How Does MFA Fit Into the Updated PCI DSS 4.0 Standards?

There are three accepted multi-authentication methods including a) something you know (like a password), b) something you have (like a mobile phone) and c) something you are (like a biometric). A minimum of two of the three factors is required for authentication.

Previously, if you worked from home and connected to the CDE through a VPN that required MFA that one challenge was enough, now MFA is required for all access into the CDE as outlined in 8.4.2. MFA will be required every time there is an attempt to access the CDE.

If an individual first connects to the entity’s network via remote access, and then later initiates a connection into the CDE from within the network, per this requirement the individual would authenticate using MFA twice, once when connecting via remote access to the entity’s network and once when connecting via non-console administrative access from the entity’s network into the CDE. (PCI DSS 4.0)

The new requirement is best practice until March 31, 2025, after which it will be required and must be fully considered during a PCI DSS assessment.
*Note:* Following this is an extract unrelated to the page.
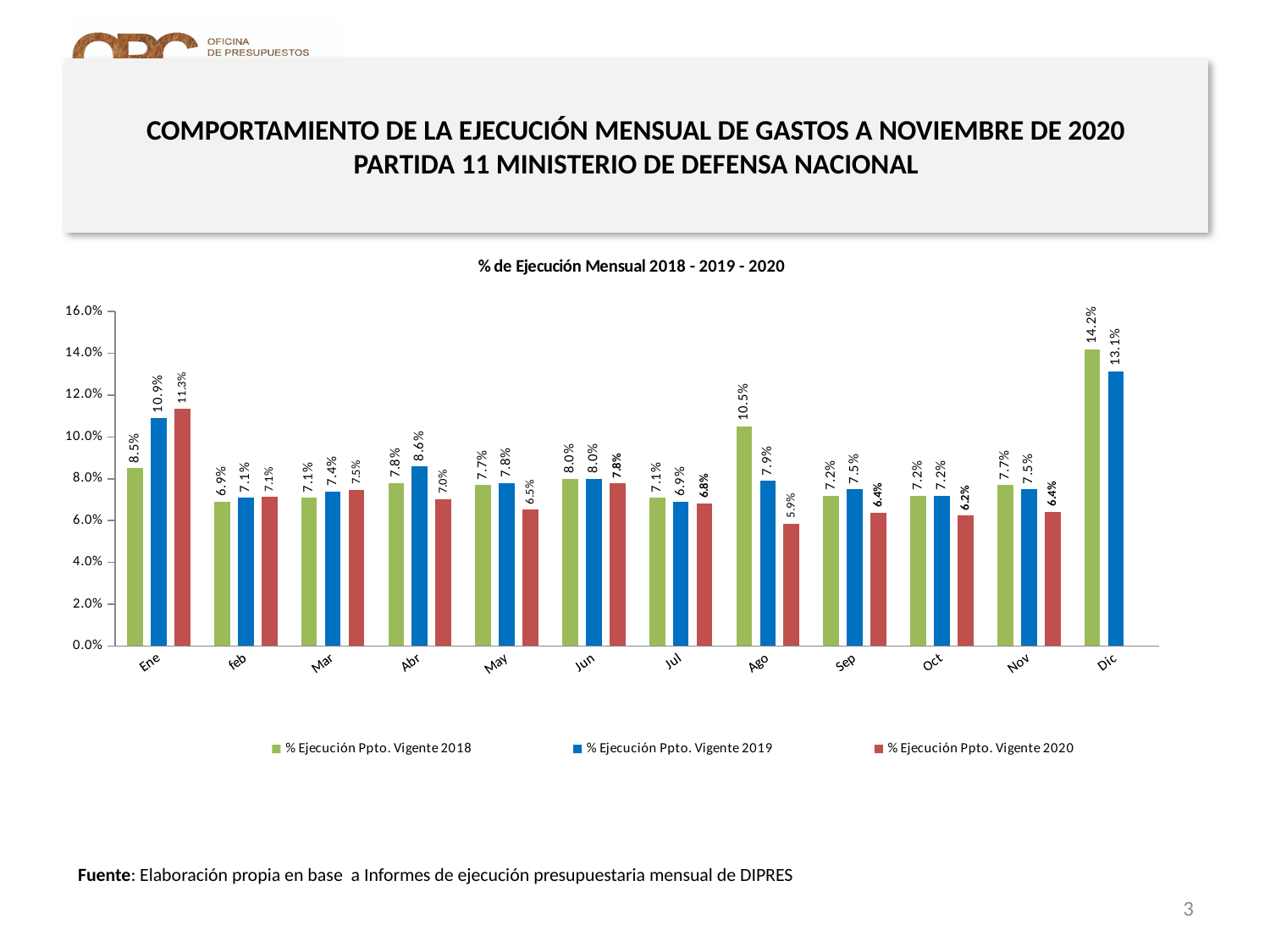
What is the value for % Ejecución Ppto. Vigente 2020 in Ene? 11.3% What is the title of the chart? % de Ejecución Mensual 2018 - 2019 - 2020 How many series does the legend list? 3 What is the value for % Ejecución Ppto. Vigente 2018 in Ago? 10.5% What kind of chart is shown on the slide? Bar chart Which month has the lowest value for % Ejecución Ppto. Vigente 2020? Ago How many months are shown on the x axis? 12 Which is larger in Ago: the 2018 value or the 2020 value? 2018 Is the value for % Ejecución Ppto. Vigente 2019 in Ene greater or less than 10.0%? greater What is the difference between the 2018 and 2019 values in Dic? 1.1% Which month has the highest value for % Ejecución Ppto. Vigente 2018? Dic What is the value for % Ejecución Ppto. Vigente 2019 in Abr? 8.6%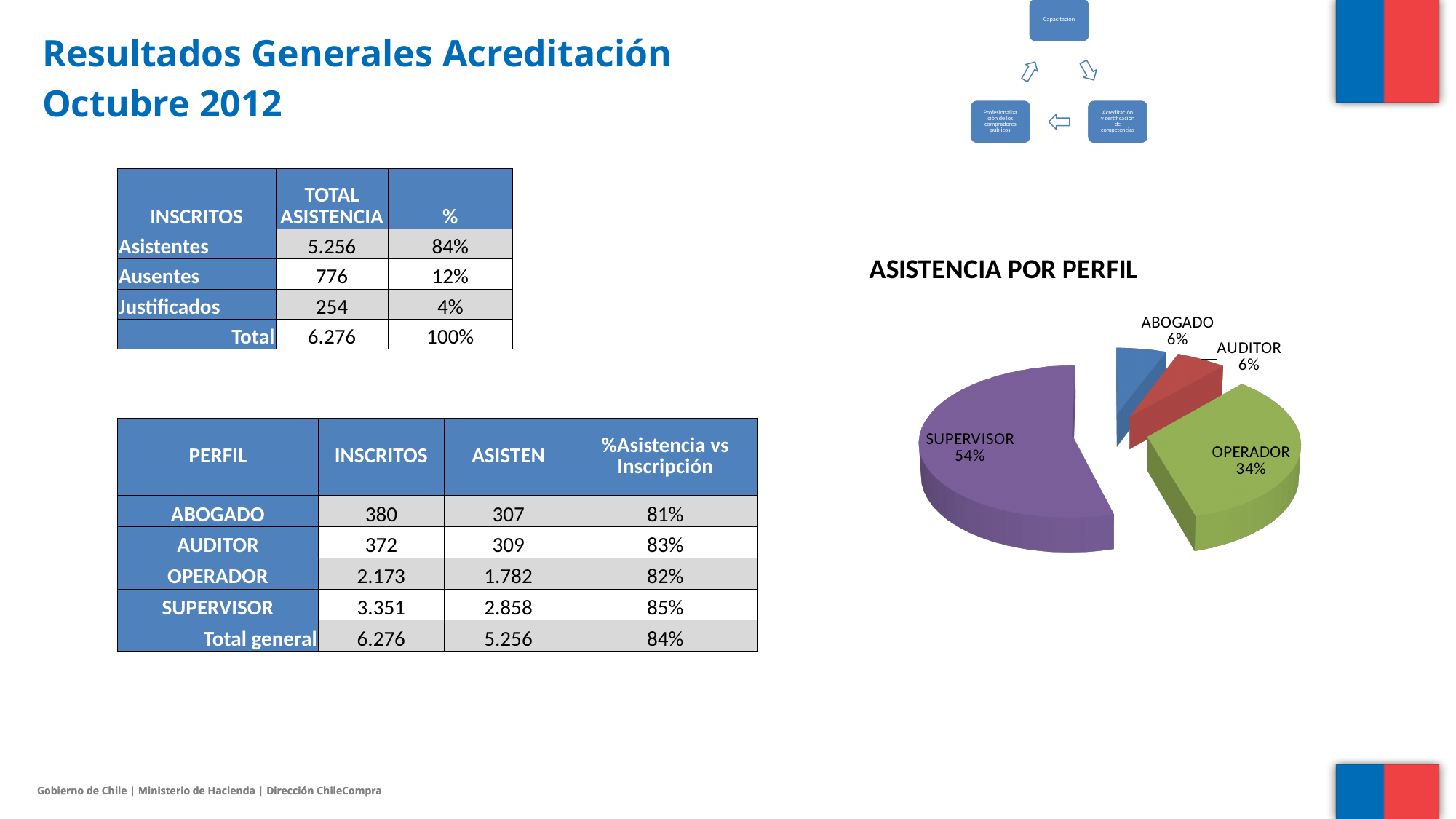
What kind of chart is shown on the slide? Pie chart What is the difference in percentage points between SUPERVISOR and OPERADOR in the pie chart? 20 Which is larger in the pie chart, OPERADOR or ABOGADO? OPERADOR How many slices does the pie chart have? 4 What is the value shown for AUDITOR in the pie chart? 6% What colour is the SUPERVISOR slice in the pie chart? Purple What share of the pie does SUPERVISOR represent? 54% Which category has the largest slice in the pie chart? SUPERVISOR What is the title of the chart on the slide? ASISTENCIA POR PERFIL What is the value shown for ABOGADO in the pie chart? 6% What is the combined share of ABOGADO and AUDITOR in the pie chart? 12% What is the value shown for OPERADOR in the pie chart? 34%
While the requirement is about three years out, the industry as a whole is quickly moving towards Zero Trust. It is worth looking at an improved solution prior to an incident or a compliance requirement.

8.4.2 indicates MFA will need to be in place for all kinds of system components including:

  • Endpoints

  • Servers

  • Cloud environments

  • Hosted systems

  • On-prem applications

  • Network security devices

  • Workstations

In 8.4.1 Administrative access to the CDE cannot be obtained by the use of a single authentication factor and if a user has been idle for more than 15 minutes the user is required to re-authenticate and to re-activate the terminal or session as outlined in 8.2.8.

DarkReading reports PCI DSS 4.0 considers:

  • Multi-factor authentication (MFA) usage for all accounts that have access to the cardholder data, not just administrators accessing the cardholder data environment.

  • Passwords for accounts used by applications and systems must be changed at least every 12 months and upon suspicion of compromise.

  • Use of strong passwords for accounts used by applications and systems, which must contain at least 15 characters, including numeric and alphabetic characters. PCI DSS requires that the prospective passwords be compared against the list of known bad passwords.

  • Access privileges must be reviewed at least once every six months.

  • Vendor or third-party accounts may be enabled only as needed and monitored when in use.

Compromised passwords are still the top threat from bad actors and MFA is considered the best tool for preventing authorized attacks. Soon every entry point will require MFA protection. MFA is the first step toward a zero trust framework. Companies will have until 2025 to implement the changes.